**SUPPLIED RECORDS:**
--

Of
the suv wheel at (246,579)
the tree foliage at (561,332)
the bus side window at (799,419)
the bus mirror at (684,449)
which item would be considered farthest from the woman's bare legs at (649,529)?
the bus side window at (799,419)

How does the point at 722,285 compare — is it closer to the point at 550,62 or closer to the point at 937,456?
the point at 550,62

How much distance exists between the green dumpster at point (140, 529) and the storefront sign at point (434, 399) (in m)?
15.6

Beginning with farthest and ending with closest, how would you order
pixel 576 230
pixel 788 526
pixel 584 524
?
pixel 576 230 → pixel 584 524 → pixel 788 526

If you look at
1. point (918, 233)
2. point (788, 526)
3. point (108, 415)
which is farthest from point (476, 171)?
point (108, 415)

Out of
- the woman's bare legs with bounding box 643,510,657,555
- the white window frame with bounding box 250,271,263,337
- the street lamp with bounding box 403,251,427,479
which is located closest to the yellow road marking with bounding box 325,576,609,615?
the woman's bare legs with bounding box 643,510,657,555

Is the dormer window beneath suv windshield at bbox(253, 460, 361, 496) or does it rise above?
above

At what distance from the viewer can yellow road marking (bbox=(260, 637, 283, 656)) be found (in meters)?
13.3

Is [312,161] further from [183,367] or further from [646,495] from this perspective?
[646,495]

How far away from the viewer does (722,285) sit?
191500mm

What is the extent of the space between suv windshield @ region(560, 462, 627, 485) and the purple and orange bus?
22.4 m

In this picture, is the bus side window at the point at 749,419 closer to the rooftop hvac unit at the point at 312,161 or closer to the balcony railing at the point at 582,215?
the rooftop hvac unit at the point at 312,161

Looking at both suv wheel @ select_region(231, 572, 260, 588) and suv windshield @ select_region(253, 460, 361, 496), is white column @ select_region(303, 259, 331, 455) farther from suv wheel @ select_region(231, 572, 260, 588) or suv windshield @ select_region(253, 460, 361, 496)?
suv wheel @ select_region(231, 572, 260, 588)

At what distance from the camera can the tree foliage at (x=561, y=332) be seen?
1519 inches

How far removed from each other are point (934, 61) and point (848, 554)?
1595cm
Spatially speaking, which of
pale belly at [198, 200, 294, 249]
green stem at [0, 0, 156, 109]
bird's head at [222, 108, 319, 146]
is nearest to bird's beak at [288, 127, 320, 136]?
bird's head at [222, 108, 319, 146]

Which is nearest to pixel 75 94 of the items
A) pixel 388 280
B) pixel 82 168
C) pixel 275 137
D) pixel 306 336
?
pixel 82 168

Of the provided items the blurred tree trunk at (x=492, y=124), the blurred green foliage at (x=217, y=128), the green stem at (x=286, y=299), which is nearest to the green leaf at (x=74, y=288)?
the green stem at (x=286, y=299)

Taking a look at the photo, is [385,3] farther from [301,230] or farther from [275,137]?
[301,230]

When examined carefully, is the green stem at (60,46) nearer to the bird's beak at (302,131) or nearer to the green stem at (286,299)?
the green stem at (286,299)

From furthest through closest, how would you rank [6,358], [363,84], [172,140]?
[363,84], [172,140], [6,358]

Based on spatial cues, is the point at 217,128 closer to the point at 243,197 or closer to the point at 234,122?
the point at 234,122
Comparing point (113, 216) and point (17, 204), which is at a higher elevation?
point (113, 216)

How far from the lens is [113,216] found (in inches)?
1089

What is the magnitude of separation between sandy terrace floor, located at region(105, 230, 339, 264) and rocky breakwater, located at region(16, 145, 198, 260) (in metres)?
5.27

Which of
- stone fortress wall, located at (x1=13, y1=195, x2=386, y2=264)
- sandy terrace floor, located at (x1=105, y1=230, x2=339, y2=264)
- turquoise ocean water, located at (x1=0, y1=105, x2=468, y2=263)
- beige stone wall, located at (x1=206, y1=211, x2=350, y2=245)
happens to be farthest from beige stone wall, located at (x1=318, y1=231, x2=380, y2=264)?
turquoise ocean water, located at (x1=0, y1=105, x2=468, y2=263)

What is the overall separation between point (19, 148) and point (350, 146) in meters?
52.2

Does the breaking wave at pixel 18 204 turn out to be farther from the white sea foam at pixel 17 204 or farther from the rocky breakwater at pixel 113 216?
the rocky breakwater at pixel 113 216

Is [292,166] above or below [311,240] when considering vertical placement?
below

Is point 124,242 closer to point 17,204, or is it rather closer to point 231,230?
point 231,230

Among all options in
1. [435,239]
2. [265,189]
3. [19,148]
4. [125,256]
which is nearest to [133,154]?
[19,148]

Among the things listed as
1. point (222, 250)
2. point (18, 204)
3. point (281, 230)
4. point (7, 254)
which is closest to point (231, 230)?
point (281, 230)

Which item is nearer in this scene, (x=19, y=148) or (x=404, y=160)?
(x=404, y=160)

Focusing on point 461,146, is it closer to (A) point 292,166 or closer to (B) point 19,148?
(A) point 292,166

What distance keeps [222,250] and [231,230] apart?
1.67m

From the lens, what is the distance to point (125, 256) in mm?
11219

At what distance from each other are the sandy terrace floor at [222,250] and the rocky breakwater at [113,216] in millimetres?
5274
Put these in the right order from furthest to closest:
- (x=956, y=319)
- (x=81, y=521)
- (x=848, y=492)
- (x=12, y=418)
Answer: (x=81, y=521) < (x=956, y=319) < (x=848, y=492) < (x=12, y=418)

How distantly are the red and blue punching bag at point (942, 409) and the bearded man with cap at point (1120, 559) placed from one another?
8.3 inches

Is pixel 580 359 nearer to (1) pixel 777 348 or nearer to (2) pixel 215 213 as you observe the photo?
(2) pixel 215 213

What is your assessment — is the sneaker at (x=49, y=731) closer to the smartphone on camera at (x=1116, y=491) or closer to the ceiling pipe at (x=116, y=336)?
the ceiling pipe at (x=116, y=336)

--

**DO THIS:** Copy out every item above, putting "car windshield" in place of each "suv windshield" and leaving the rest untouched.

**WORKED SOLUTION:**
Of
the suv wheel at (246,579)
the tree foliage at (561,332)
the bus side window at (799,419)
the bus mirror at (684,449)
which item would be considered farthest from the woman's bare legs at (649,529)?
the bus side window at (799,419)

How does the point at 722,285 compare — is it closer to the point at 550,62 or closer to the point at 937,456?
the point at 550,62

How much distance exists between the green dumpster at point (140, 529) and the storefront sign at point (434, 399) (in m)?
15.6

Beginning with farthest and ending with closest, how would you order
pixel 576 230
pixel 788 526
pixel 584 524
?
pixel 576 230 → pixel 584 524 → pixel 788 526

If you look at
1. point (918, 233)
2. point (788, 526)
3. point (108, 415)
which is farthest from point (476, 171)?
point (108, 415)

Out of
- the woman's bare legs with bounding box 643,510,657,555
- the white window frame with bounding box 250,271,263,337
- the street lamp with bounding box 403,251,427,479
which is located closest to the yellow road marking with bounding box 325,576,609,615?
the woman's bare legs with bounding box 643,510,657,555

Is the dormer window beneath car windshield at bbox(253, 460, 361, 496) or does it rise above?
above

At what distance from the viewer can yellow road marking (bbox=(260, 637, 283, 656)) be found (in meters)?
13.3

Is [312,161] further from [183,367] or further from [646,495] from this perspective?
[646,495]

How far away from the viewer does (722,285) sit?
191500mm

What is the extent of the space between car windshield @ region(560, 462, 627, 485) and the purple and orange bus?
22.4 m

In this picture, is the bus side window at the point at 749,419 closer to the rooftop hvac unit at the point at 312,161 or closer to the balcony railing at the point at 582,215?
the rooftop hvac unit at the point at 312,161

Looking at both suv wheel @ select_region(231, 572, 260, 588) and car windshield @ select_region(253, 460, 361, 496), is white column @ select_region(303, 259, 331, 455) farther from suv wheel @ select_region(231, 572, 260, 588) or car windshield @ select_region(253, 460, 361, 496)?
suv wheel @ select_region(231, 572, 260, 588)

At what distance from the camera can the tree foliage at (x=561, y=332) be seen?
1519 inches

How far removed from each other are point (934, 61) and point (848, 554)?
1595cm
Spatially speaking, which of
pale belly at [198, 200, 294, 249]
green stem at [0, 0, 156, 109]
bird's head at [222, 108, 319, 146]
is nearest to bird's beak at [288, 127, 320, 136]?
bird's head at [222, 108, 319, 146]

Which is nearest to pixel 75 94 of the items
A) pixel 388 280
B) pixel 82 168
C) pixel 275 137
D) pixel 306 336
?
pixel 82 168

Of the provided items the blurred tree trunk at (x=492, y=124), the blurred green foliage at (x=217, y=128), the green stem at (x=286, y=299), which is nearest to the green leaf at (x=74, y=288)?
the green stem at (x=286, y=299)

Taking a look at the photo, is [385,3] farther from [301,230] or farther from [275,137]?
[301,230]

When examined carefully, is the green stem at (60,46) nearer to the bird's beak at (302,131) or nearer to the green stem at (286,299)?
the green stem at (286,299)

From furthest through closest, how would you rank [6,358], [363,84], [172,140]?
[363,84], [172,140], [6,358]

Based on spatial cues, is the point at 217,128 closer to the point at 243,197 or closer to the point at 234,122?
the point at 234,122
Comparing point (113, 216) and point (17, 204), which is at a higher elevation?
point (113, 216)

How far from the lens is [113,216] found (in inches)?
1089

What is the magnitude of separation between sandy terrace floor, located at region(105, 230, 339, 264) and rocky breakwater, located at region(16, 145, 198, 260) (in metres)?
5.27

Which of
- stone fortress wall, located at (x1=13, y1=195, x2=386, y2=264)
- sandy terrace floor, located at (x1=105, y1=230, x2=339, y2=264)
- turquoise ocean water, located at (x1=0, y1=105, x2=468, y2=263)
- beige stone wall, located at (x1=206, y1=211, x2=350, y2=245)
happens to be farthest from beige stone wall, located at (x1=318, y1=231, x2=380, y2=264)?
turquoise ocean water, located at (x1=0, y1=105, x2=468, y2=263)

What is the overall separation between point (19, 148) and point (350, 146) in meters?
52.2

Does the breaking wave at pixel 18 204 turn out to be farther from the white sea foam at pixel 17 204 or farther from the rocky breakwater at pixel 113 216?
the rocky breakwater at pixel 113 216

Is [292,166] above or below [311,240] when considering vertical placement?
below

Is point 124,242 closer to point 17,204, or is it rather closer to point 231,230?
point 231,230

Among all options in
1. [435,239]
2. [265,189]
3. [19,148]
4. [125,256]
which is nearest to [133,154]?
[19,148]

Among the things listed as
1. point (222, 250)
2. point (18, 204)
3. point (281, 230)
4. point (7, 254)
which is closest to point (231, 230)?
point (281, 230)

Which item is nearer in this scene, (x=19, y=148) or (x=404, y=160)?
(x=404, y=160)

Focusing on point 461,146, is it closer to (A) point 292,166 or closer to (B) point 19,148?
(A) point 292,166

What distance keeps [222,250] and [231,230] apart?
1.67m

From the lens, what is the distance to point (125, 256) in mm?
11219

At what distance from each other are the sandy terrace floor at [222,250] and the rocky breakwater at [113,216] in millimetres?
5274
Put these in the right order from furthest to closest:
- (x=956, y=319)
- (x=81, y=521)
- (x=848, y=492)
- (x=12, y=418)
Answer: (x=81, y=521) < (x=956, y=319) < (x=848, y=492) < (x=12, y=418)

How distantly are the red and blue punching bag at point (942, 409) and the bearded man with cap at point (1120, 559) placed from one another?
8.3 inches

Is pixel 580 359 nearer to (1) pixel 777 348 or nearer to (2) pixel 215 213 as you observe the photo?
(2) pixel 215 213

What is your assessment — is the sneaker at (x=49, y=731) closer to the smartphone on camera at (x=1116, y=491) or closer to the ceiling pipe at (x=116, y=336)?
the ceiling pipe at (x=116, y=336)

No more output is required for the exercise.